Since ritual purity is going to come up again and again in discussing Christian interpretations of the parables, let's talk about what it is and isn't.
The Purity Problem
It's actually pretty easy to understand why both ritual purity and the Pharisees are such popular whipping boys for progressives, as both are associated in Christian minds with contempt or disgust or a sense of superiority toward other human beings. That association in itself, however, is deeply tied to antisemitic stereotypes of Jews as xenophobic. (I could throw the concept of Chosenness in there too, to keep on theme and form a trinity.)
There's also an unfortunate tendency among Christian interpreters to associate ritual impurity with sinfulness. While that tendency hasn't been entirely absent from Judaism, especially in the first century when Jews were trying out all kinds of crazy new ideas like asceticism and celibacy and Hellenism, it's not a dominant theme, and modern Christians seem way more obsessed with the idea of ritual purity than the Jews in their stories are.
Trying to explain the concept of ritual purity and how it works in Judaism is probably enough for a blog series in itself, since I'd argue that understanding it is less something one gets from reading an essay on it and more something one comes to understand from the context of Jewish texts and thinkers—much as, when learning a language, one eventually starts to understand that a word doesn't quite match up with the one-world English equivalent given in the lexicon in the back of one's textbook. One begins to get a sense of the meaning from seeing how it is used, in myriad examples; so it is here.
That said, I'll try to tackle it here simply in hopes that Christian readers will see why it doesn't really belong in their discussion of the parables. To be clear, these are my attempts to articulate the sense of concepts that are nuanced and ambiguous. Other Jews will likely disagree with parts of these characterizations (as the saying goes, "Two Jews, three opinions").
Waters of Change:
Ritual Purity in Contemporary Judaism
While most of this post is going to focus on the concept of ritual purity as it exists in the Torah and in Judaism before Christianity split off, since the ultimate point of this entire series is to try to educate Christians away from interpretations of the parables that ultimately end up reinforcing prejudice toward actual, living Jews, and ritual purity is something that still exists (in a limited form) in modern Judaism, let's talk about its role in today's practice.
Most of the rules around ritual purity found in the Torah applied to Temple worship. You had to be in a state of ritual purity (taharah) to enter the Temple. However, while most of those rules are irrelevant in the absence of a Temple, contemporary Jews still sometimes enter into a state of ritual purity (or enter objects into that state) today through immersion in a mikvah (also transliterated as mikveh), or ritual bath. (It's also present, to a limited extent, in hand-washing rituals.)
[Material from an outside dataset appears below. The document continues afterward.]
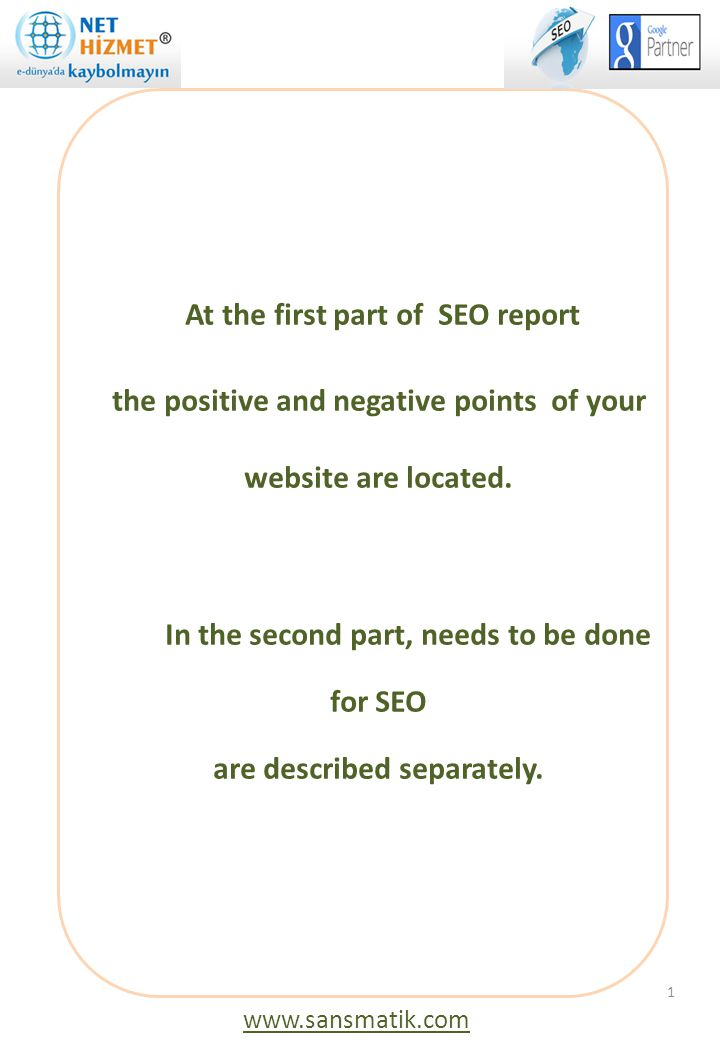 At the first part of SEO report the positive and negative points of your website are located. In the second part, needs to be done for SEO are described separately.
For liberal (non-Orthodox) Jews, who represent 90% of the American Jewish population, this practice is usually limited to preparing for weddings and converting to Judaism (Christians adapted the practice into baptism), but it can be used to mark any major life transition (emerging from mourning, recovering from an illness, reaching a particular age, becoming a rabbi, becoming a grandparent, etc.). There's increasing interest in mikvah immersion as part of therapy in healing trauma from sexual assault or abusive relationships.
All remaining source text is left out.